然而,若在高强度冷轧钢带中含有Si、Mn等易氧化性元素,则在退火中这些易氧化性元素富集在钢带表面而形成Si、Mn等的氧化物,从而存在导致外观不良、磷酸盐处理等化成处理性不良的问题。
熔融镀锌钢带的情况下,若钢带含有Si、Mn等易氧化性元素,则在退火中这些易氧化性元素富集在钢带表面而形成Si、Mn等的氧化物,存在阻碍镀敷性而产生不镀敷缺陷的问题。并且,存在在镀敷后的合金化处理时合金化速度降低的问题。其中,若Si在钢带表面形成SiO2的氧化膜,则钢带与熔融镀敷金属的润湿性显著降低,另外,在合金化处理时SiO2氧化膜成为基铁与镀敷金属之间的扩散的障碍。因此,特别容易产生Si阻碍镀敷性、合金化处理性的问题。
作为避免该问题的方法,能够想到控制退火氛围中的氧势的方法。

***

▶ 问题
**A.** 以下三项说法是否符合关于钢带退火的摘录?(i) 退火时,Si、Mn等易氧化性元素会在钢带表面富集并形成氧化物;(ii) 镀敷后进行合金化处理时,合金化速度会提高;(iii) SiO2氧化膜会使钢带与熔融镀敷金属的润湿性显著提高。请逐项答"是"或"否",并引用摘录中决定判断的原句。
**B.** 请从关于钢带退火的摘录最后一句之后接着写下去。
下面这些行在这里用不上。

▶ 数据集行
***

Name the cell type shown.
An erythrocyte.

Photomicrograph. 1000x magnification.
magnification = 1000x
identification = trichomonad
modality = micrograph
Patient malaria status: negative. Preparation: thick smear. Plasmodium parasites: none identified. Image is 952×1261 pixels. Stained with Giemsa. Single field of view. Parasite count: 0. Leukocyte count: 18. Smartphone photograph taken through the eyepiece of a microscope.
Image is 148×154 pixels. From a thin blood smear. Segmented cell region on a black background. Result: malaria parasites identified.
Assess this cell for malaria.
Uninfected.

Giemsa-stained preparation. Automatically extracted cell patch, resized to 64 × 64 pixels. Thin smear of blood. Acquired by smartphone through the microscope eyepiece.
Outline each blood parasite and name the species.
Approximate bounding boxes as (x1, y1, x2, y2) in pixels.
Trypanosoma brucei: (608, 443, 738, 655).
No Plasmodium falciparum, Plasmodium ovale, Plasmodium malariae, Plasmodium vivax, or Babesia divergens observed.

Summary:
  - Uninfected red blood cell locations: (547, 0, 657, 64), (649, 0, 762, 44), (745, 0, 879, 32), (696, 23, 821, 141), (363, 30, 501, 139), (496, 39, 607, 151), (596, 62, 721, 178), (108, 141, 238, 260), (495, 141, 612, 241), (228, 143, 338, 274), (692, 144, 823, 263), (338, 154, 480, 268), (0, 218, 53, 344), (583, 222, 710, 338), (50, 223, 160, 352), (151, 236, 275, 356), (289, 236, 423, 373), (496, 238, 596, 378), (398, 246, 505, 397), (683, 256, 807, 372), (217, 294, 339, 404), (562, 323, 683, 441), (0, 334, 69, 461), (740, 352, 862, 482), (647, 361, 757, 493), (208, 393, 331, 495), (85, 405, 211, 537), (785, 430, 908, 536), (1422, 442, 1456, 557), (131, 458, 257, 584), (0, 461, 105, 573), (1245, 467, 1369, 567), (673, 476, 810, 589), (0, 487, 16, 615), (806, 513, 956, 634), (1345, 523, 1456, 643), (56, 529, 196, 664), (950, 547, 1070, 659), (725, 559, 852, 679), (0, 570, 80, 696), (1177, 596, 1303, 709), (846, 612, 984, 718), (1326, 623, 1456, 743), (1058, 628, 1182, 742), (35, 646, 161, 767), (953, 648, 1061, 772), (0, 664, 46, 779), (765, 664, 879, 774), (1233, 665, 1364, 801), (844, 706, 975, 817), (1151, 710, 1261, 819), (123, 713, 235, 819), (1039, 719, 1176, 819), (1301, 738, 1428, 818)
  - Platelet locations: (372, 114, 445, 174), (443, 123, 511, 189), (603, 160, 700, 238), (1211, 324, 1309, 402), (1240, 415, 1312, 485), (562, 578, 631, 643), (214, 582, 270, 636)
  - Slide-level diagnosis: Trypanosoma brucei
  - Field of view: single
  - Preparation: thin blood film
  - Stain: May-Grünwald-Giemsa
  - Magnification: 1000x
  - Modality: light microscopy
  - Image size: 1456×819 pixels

***

▶ 答案汇总
**A.**
(i) 是。依据:"在退火中这些易氧化性元素富集在钢带表面而形成Si、Mn等的氧化物"。
(ii) 否。依据:"在镀敷后的合金化处理时合金化速度降低"。
(iii) 否。依据:"钢带与熔融镀敷金属的润湿性显著降低"。

**B.**
作为提高氧势的方法,例如专利文献1中公开了将从加热带后段到均热带为止的露点控制为-30℃以上的高露点的方法。该手法能够期待一定程度的效果,另外,存在向高露点的控制在工业上也容易实现的优点。但是,该手法存在如下缺点:不能够简单地进行不希望在高露点下进行操作的钢种(例如Ti系-IF钢)的制造。这是由于为了使一旦成为高露点的退火氛围变为低露点要花费非常长的时间。另外,该手法由于使炉内氛围为氧化性,因此若控制失误则存在氧化物附着于炉内辊而产生拾取(pickup)缺陷的问题、炉壁损伤的问题。
作为其它的手法,能够想到形成低氧势的手法。然而,Si、Mn等非常容易氧化,因此在配置在CGL(连续熔融镀锌生产线)·CAL(连续退火生产线)中的那样的大型连续退火炉中,很难稳定地获得抑制Si、Mn等的氧化的作用优异的-40℃以下的低露点的氛围。
例如专利文献2、专利文献3中公开了有效地获得低露点的退火氛围的技术。这些技术是针对单道次立式炉这种相对小规模的炉的技术,并未考虑在CGL·CAL那样的多道次立式退火炉中对含有Si、Mn等的易氧化性元素的钢带进行退火的情况。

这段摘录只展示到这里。